- **Exercise passage**
=== Begin Enclosure ===

Sinsaenum’s In Devastation: A Ferocious Triumph Born from Tragedy

Review By Ian Walker

If Memento mori had a soundtrack, it would sound a lot like In Devastation. Sinsaenum’s third full-length album, out August 8, 2025 via earMUSIC, roars back to life with a cathartic power never before heard. It’s a record born from grief, fury, and fierce determination — a tribute to fallen heroes and a bold assertion that the band endures.

Rising From Ashes

When Sinsaenum’s founding drummer Joey Jordison (Slipknot, Murderdolls) passed in 2021, the metal world trembled. Yet In Devastation is no eulogy — it’s a declaration. Frédéric Leclercq, principal guitarist and songwriter, lost not only Joey but also his father in the making of this record. “I was devastated, hence the title,” Leclercq confesses. But instead of collapsing, he built — a 10-track opus that wrestles grief into shape and flips it into adrenaline.

A Chrome-Clad Line-Up with Heart

The album features the return of Sinsaenum’s signature lineup: vocalists Attila Csihar (Mayhem) and Sean Zatorsky (Dååth), guitarists Frédéric Leclercq and Stéphane Buriez (Loudblast), plus bassist Heimoth (Seth). On drums is Andre Joyzi, Jordison’s former tech and a friend to the core — not a replacement, but a torchbearer. His playing honors the groove and ferocity Joey helped define, while injecting fresh energy and sorrow-carved depth.

Track-by-Track Through the Abyss

1. “In Devastation”

Title track and lead single sets the tone: colossal drums, swarming guitars, and vocal warfare. Csihar’s ritualistic chant opens, Zatorsky bursts in with guttural fire, and Leclercq melts your face with riffs and chord shifts that tremble beneath your bones. It’s heartbreak forged into weaponry — a perfect re-introduction.

=== End Enclosure ===

- **Data excerpt**

=== Begin Enclosure ===

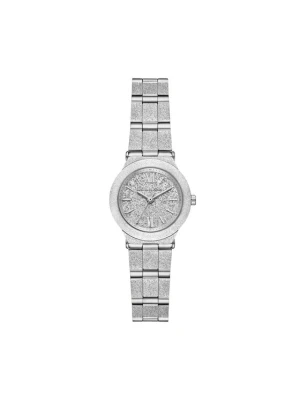 Foto del prodotto Michael Kors Orologio Billie MK7555 Argento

=== End Enclosure ===

- **Instructions**
1. According to the album review, who plays drums on In Devastation?
2. Decide whether each statement agrees with the album review, answering yes or no and quoting the deciding words: (a) The album was released via earMUSIC. (b) In Devastation is Sinsaenum's second full-length album. (c) Frédéric Leclercq lost his father while the record was being made.
3. Summarize the album review in two sentences.

- **Responses by item number**
1. Andre Joyzi, Joey Jordison's former tech, plays drums on the album.

2.
(a) Yes: "out August 8, 2025 via earMUSIC"
(b) No: "Sinsaenum’s third full-length album"
(c) Yes: "lost not only Joey but also his father in the making of this record"

3. The review presents In Devastation, Sinsaenum's third full-length album, released August 8, 2025 via earMUSIC, as a record born from grief over the 2021 death of founding drummer Joey Jordison and the loss of Frédéric Leclercq's father. It notes the return of the band's signature lineup, with Andre Joyzi on drums, and describes the title track as a lead single that sets the album's tone.